The federal government recognized this 30 years ago, which is why it’s no longer mandatory for states to have Certificate of Need laws. Just look at the chart below:

CON cost growth chart

Unfortunately, North Carolina still has its certificate of need law – a law that holds state bureaucrats responsible for limiting the supply of health care resources unless there is a “need” in a particular area. The good news is that there is momentum in the House and Senate to try and do away with this law as a means to inject more competition in the health care market and let health care providers extend more medical options for their patients without being blocked by state oversight.

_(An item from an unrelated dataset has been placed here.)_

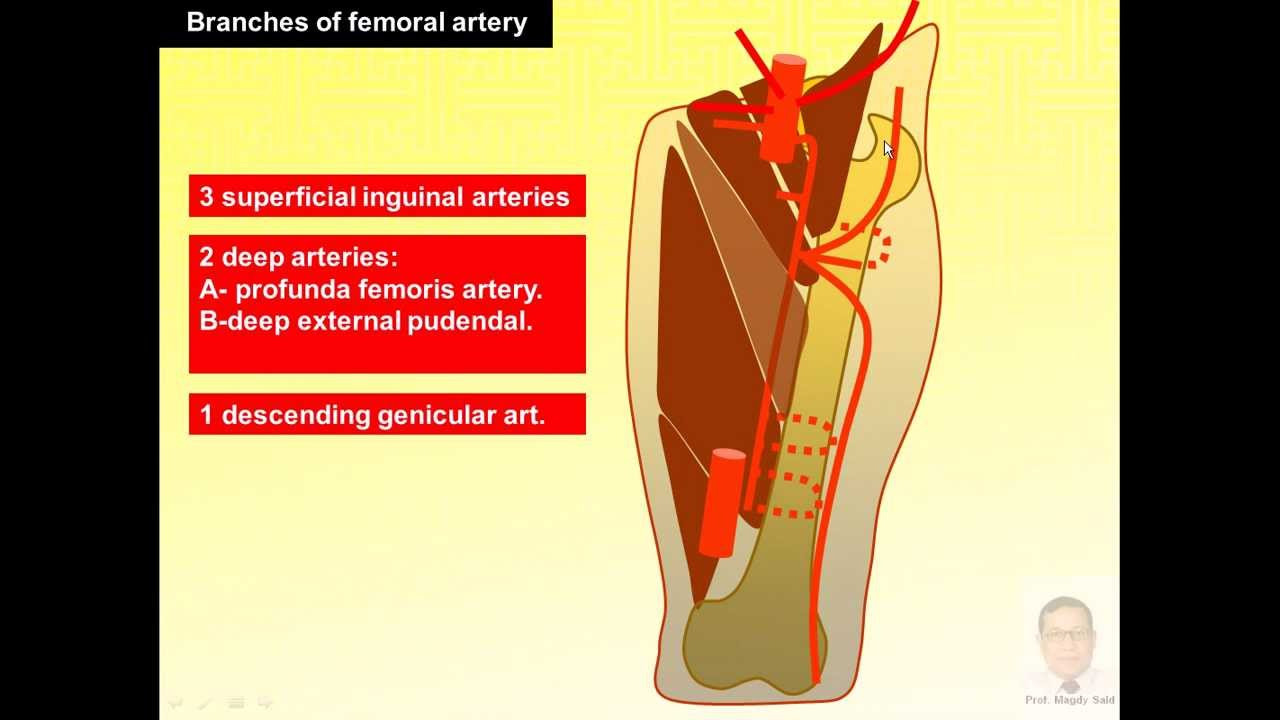 Magdy Said anatomy series,lower limb,front of thigh, femoral artery ...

The John Locke Foundation has written extensively on mounds of academic literature concluding that CON’s intent to slow rising health care costs has failed. The relationship between CON and spending concludes that there is zero evidence that CON reduces prices or health care spending per capita. Rather, such widely cited studies suggest that restricting the supply of health care resources is associated with statistically significant higher prices. Cost containment can instead be attributed to the factors such as the advent of managed care in the 1980s when insurers began to pay providers at a discounted rate in return for a guaranteed volume of patients.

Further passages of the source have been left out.